*Task instructions*
The records follow. Copy each one exactly.

*Dataset extract*

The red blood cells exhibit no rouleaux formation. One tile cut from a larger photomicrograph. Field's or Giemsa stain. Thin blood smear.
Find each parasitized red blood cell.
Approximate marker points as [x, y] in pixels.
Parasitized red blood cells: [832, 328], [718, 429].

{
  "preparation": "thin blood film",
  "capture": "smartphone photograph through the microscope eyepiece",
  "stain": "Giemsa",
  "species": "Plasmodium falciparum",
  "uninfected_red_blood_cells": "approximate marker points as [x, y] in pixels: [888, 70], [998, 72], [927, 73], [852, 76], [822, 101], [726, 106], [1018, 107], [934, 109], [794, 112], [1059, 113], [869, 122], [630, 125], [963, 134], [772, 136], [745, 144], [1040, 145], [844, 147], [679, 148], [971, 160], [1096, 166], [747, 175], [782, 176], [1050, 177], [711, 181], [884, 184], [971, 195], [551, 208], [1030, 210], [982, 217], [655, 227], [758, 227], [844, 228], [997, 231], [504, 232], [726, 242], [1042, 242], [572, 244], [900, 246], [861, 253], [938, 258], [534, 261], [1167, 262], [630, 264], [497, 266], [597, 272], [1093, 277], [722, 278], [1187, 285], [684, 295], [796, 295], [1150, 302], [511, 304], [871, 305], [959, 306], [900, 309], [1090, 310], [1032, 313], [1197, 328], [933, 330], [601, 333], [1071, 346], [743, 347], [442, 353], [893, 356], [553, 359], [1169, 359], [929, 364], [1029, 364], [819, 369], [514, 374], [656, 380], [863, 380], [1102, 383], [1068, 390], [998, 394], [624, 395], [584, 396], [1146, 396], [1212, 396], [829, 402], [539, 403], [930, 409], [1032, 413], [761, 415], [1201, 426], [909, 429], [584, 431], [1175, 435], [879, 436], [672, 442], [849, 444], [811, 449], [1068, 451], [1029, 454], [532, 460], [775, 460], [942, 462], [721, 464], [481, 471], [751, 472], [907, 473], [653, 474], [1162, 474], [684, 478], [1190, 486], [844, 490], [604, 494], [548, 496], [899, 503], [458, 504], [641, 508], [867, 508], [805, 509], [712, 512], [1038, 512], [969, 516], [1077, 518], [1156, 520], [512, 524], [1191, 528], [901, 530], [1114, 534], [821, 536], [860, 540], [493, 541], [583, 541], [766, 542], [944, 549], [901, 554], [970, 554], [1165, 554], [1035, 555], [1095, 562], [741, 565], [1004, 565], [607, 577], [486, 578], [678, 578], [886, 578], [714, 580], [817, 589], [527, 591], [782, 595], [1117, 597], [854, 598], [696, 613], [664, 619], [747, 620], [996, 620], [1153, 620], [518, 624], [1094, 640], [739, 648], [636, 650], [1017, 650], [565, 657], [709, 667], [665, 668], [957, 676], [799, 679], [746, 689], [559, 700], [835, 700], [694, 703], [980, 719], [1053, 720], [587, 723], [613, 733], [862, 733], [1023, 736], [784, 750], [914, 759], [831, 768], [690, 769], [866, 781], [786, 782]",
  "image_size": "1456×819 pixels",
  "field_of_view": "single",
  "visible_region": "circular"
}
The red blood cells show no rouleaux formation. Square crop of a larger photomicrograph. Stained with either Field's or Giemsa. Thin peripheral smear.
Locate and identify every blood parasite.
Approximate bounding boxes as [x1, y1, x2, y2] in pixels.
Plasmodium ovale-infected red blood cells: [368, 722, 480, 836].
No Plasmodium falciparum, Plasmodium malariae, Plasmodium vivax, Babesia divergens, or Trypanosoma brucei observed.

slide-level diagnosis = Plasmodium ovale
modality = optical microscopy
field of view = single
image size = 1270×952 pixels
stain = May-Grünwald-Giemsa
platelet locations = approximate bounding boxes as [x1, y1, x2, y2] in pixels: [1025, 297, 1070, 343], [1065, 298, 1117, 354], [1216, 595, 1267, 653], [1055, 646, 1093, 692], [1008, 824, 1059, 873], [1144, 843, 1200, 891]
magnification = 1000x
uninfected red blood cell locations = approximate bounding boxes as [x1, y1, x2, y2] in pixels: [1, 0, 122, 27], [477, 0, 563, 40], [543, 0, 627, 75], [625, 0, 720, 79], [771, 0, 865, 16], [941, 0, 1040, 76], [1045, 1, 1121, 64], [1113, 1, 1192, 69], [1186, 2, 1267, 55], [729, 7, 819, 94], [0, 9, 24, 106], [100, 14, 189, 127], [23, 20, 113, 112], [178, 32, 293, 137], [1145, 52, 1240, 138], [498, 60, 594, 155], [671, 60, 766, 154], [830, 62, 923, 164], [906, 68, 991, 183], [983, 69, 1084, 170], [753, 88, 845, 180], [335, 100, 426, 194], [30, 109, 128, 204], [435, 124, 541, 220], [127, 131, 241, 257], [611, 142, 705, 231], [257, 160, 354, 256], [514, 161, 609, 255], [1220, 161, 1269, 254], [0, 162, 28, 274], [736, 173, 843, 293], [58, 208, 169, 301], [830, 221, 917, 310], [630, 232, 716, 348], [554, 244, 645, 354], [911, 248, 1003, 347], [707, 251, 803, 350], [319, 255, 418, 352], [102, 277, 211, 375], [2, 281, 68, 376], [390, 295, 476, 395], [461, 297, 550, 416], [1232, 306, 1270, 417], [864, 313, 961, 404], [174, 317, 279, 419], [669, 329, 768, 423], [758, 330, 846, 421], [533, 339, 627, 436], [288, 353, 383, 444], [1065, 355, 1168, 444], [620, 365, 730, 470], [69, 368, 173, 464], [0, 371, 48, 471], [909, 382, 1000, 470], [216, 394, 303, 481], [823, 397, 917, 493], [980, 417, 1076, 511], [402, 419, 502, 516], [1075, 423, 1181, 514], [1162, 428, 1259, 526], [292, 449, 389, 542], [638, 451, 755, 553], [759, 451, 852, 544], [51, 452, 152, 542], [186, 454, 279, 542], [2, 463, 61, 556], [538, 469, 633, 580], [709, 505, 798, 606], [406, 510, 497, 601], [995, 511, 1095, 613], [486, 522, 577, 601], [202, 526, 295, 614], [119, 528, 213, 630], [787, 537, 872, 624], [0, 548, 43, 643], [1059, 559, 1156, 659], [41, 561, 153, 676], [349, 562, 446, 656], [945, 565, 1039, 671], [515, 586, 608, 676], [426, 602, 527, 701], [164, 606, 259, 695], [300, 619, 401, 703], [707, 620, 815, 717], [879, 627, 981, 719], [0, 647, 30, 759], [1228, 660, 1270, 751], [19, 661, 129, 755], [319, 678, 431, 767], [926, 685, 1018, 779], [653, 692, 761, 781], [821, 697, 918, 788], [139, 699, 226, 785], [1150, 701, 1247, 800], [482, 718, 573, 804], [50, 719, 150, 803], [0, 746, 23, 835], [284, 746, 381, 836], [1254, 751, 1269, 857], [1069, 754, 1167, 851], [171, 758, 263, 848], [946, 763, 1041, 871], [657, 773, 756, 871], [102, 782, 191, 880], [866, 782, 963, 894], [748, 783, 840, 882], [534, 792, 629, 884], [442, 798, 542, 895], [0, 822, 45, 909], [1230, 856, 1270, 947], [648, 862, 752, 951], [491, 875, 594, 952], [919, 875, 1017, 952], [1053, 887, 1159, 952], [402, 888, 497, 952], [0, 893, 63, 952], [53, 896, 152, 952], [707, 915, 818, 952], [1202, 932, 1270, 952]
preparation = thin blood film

*Solved problem*
The red blood cells exhibit no rouleaux formation. One tile cut from a larger photomicrograph. Field's or Giemsa stain. Thin blood smear.
Find each parasitized red blood cell.
Approximate marker points as [x, y] in pixels.
Parasitized red blood cells: [832, 328], [718, 429].

{
  "preparation": "thin blood film",
  "capture": "smartphone photograph through the microscope eyepiece",
  "stain": "Giemsa",
  "species": "Plasmodium falciparum",
  "uninfected_red_blood_cells": "approximate marker points as [x, y] in pixels: [888, 70], [998, 72], [927, 73], [852, 76], [822, 101], [726, 106], [1018, 107], [934, 109], [794, 112], [1059, 113], [869, 122], [630, 125], [963, 134], [772, 136], [745, 144], [1040, 145], [844, 147], [679, 148], [971, 160], [1096, 166], [747, 175], [782, 176], [1050, 177], [711, 181], [884, 184], [971, 195], [551, 208], [1030, 210], [982, 217], [655, 227], [758, 227], [844, 228], [997, 231], [504, 232], [726, 242], [1042, 242], [572, 244], [900, 246], [861, 253], [938, 258], [534, 261], [1167, 262], [630, 264], [497, 266], [597, 272], [1093, 277], [722, 278], [1187, 285], [684, 295], [796, 295], [1150, 302], [511, 304], [871, 305], [959, 306], [900, 309], [1090, 310], [1032, 313], [1197, 328], [933, 330], [601, 333], [1071, 346], [743, 347], [442, 353], [893, 356], [553, 359], [1169, 359], [929, 364], [1029, 364], [819, 369], [514, 374], [656, 380], [863, 380], [1102, 383], [1068, 390], [998, 394], [624, 395], [584, 396], [1146, 396], [1212, 396], [829, 402], [539, 403], [930, 409], [1032, 413], [761, 415], [1201, 426], [909, 429], [584, 431], [1175, 435], [879, 436], [672, 442], [849, 444], [811, 449], [1068, 451], [1029, 454], [532, 460], [775, 460], [942, 462], [721, 464], [481, 471], [751, 472], [907, 473], [653, 474], [1162, 474], [684, 478], [1190, 486], [844, 490], [604, 494], [548, 496], [899, 503], [458, 504], [641, 508], [867, 508], [805, 509], [712, 512], [1038, 512], [969, 516], [1077, 518], [1156, 520], [512, 524], [1191, 528], [901, 530], [1114, 534], [821, 536], [860, 540], [493, 541], [583, 541], [766, 542], [944, 549], [901, 554], [970, 554], [1165, 554], [1035, 555], [1095, 562], [741, 565], [1004, 565], [607, 577], [486, 578], [678, 578], [886, 578], [714, 580], [817, 589], [527, 591], [782, 595], [1117, 597], [854, 598], [696, 613], [664, 619], [747, 620], [996, 620], [1153, 620], [518, 624], [1094, 640], [739, 648], [636, 650], [1017, 650], [565, 657], [709, 667], [665, 668], [957, 676], [799, 679], [746, 689], [559, 700], [835, 700], [694, 703], [980, 719], [1053, 720], [587, 723], [613, 733], [862, 733], [1023, 736], [784, 750], [914, 759], [831, 768], [690, 769], [866, 781], [786, 782]",
  "image_size": "1456×819 pixels",
  "field_of_view": "single",
  "visible_region": "circular"
}
The red blood cells show no rouleaux formation. Square crop of a larger photomicrograph. Stained with either Field's or Giemsa. Thin peripheral smear.
Locate and identify every blood parasite.
Approximate bounding boxes as [x1, y1, x2, y2] in pixels.
Plasmodium ovale-infected red blood cells: [368, 722, 480, 836].
No Plasmodium falciparum, Plasmodium malariae, Plasmodium vivax, Babesia divergens, or Trypanosoma brucei observed.

slide-level diagnosis = Plasmodium ovale
modality = optical microscopy
field of view = single
image size = 1270×952 pixels
stain = May-Grünwald-Giemsa
platelet locations = approximate bounding boxes as [x1, y1, x2, y2] in pixels: [1025, 297, 1070, 343], [1065, 298, 1117, 354], [1216, 595, 1267, 653], [1055, 646, 1093, 692], [1008, 824, 1059, 873], [1144, 843, 1200, 891]
magnification = 1000x
uninfected red blood cell locations = approximate bounding boxes as [x1, y1, x2, y2] in pixels: [1, 0, 122, 27], [477, 0, 563, 40], [543, 0, 627, 75], [625, 0, 720, 79], [771, 0, 865, 16], [941, 0, 1040, 76], [1045, 1, 1121, 64], [1113, 1, 1192, 69], [1186, 2, 1267, 55], [729, 7, 819, 94], [0, 9, 24, 106], [100, 14, 189, 127], [23, 20, 113, 112], [178, 32, 293, 137], [1145, 52, 1240, 138], [498, 60, 594, 155], [671, 60, 766, 154], [830, 62, 923, 164], [906, 68, 991, 183], [983, 69, 1084, 170], [753, 88, 845, 180], [335, 100, 426, 194], [30, 109, 128, 204], [435, 124, 541, 220], [127, 131, 241, 257], [611, 142, 705, 231], [257, 160, 354, 256], [514, 161, 609, 255], [1220, 161, 1269, 254], [0, 162, 28, 274], [736, 173, 843, 293], [58, 208, 169, 301], [830, 221, 917, 310], [630, 232, 716, 348], [554, 244, 645, 354], [911, 248, 1003, 347], [707, 251, 803, 350], [319, 255, 418, 352], [102, 277, 211, 375], [2, 281, 68, 376], [390, 295, 476, 395], [461, 297, 550, 416], [1232, 306, 1270, 417], [864, 313, 961, 404], [174, 317, 279, 419], [669, 329, 768, 423], [758, 330, 846, 421], [533, 339, 627, 436], [288, 353, 383, 444], [1065, 355, 1168, 444], [620, 365, 730, 470], [69, 368, 173, 464], [0, 371, 48, 471], [909, 382, 1000, 470], [216, 394, 303, 481], [823, 397, 917, 493], [980, 417, 1076, 511], [402, 419, 502, 516], [1075, 423, 1181, 514], [1162, 428, 1259, 526], [292, 449, 389, 542], [638, 451, 755, 553], [759, 451, 852, 544], [51, 452, 152, 542], [186, 454, 279, 542], [2, 463, 61, 556], [538, 469, 633, 580], [709, 505, 798, 606], [406, 510, 497, 601], [995, 511, 1095, 613], [486, 522, 577, 601], [202, 526, 295, 614], [119, 528, 213, 630], [787, 537, 872, 624], [0, 548, 43, 643], [1059, 559, 1156, 659], [41, 561, 153, 676], [349, 562, 446, 656], [945, 565, 1039, 671], [515, 586, 608, 676], [426, 602, 527, 701], [164, 606, 259, 695], [300, 619, 401, 703], [707, 620, 815, 717], [879, 627, 981, 719], [0, 647, 30, 759], [1228, 660, 1270, 751], [19, 661, 129, 755], [319, 678, 431, 767], [926, 685, 1018, 779], [653, 692, 761, 781], [821, 697, 918, 788], [139, 699, 226, 785], [1150, 701, 1247, 800], [482, 718, 573, 804], [50, 719, 150, 803], [0, 746, 23, 835], [284, 746, 381, 836], [1254, 751, 1269, 857], [1069, 754, 1167, 851], [171, 758, 263, 848], [946, 763, 1041, 871], [657, 773, 756, 871], [102, 782, 191, 880], [866, 782, 963, 894], [748, 783, 840, 882], [534, 792, 629, 884], [442, 798, 542, 895], [0, 822, 45, 909], [1230, 856, 1270, 947], [648, 862, 752, 951], [491, 875, 594, 952], [919, 875, 1017, 952], [1053, 887, 1159, 952], [402, 888, 497, 952], [0, 893, 63, 952], [53, 896, 152, 952], [707, 915, 818, 952], [1202, 932, 1270, 952]
preparation = thin blood film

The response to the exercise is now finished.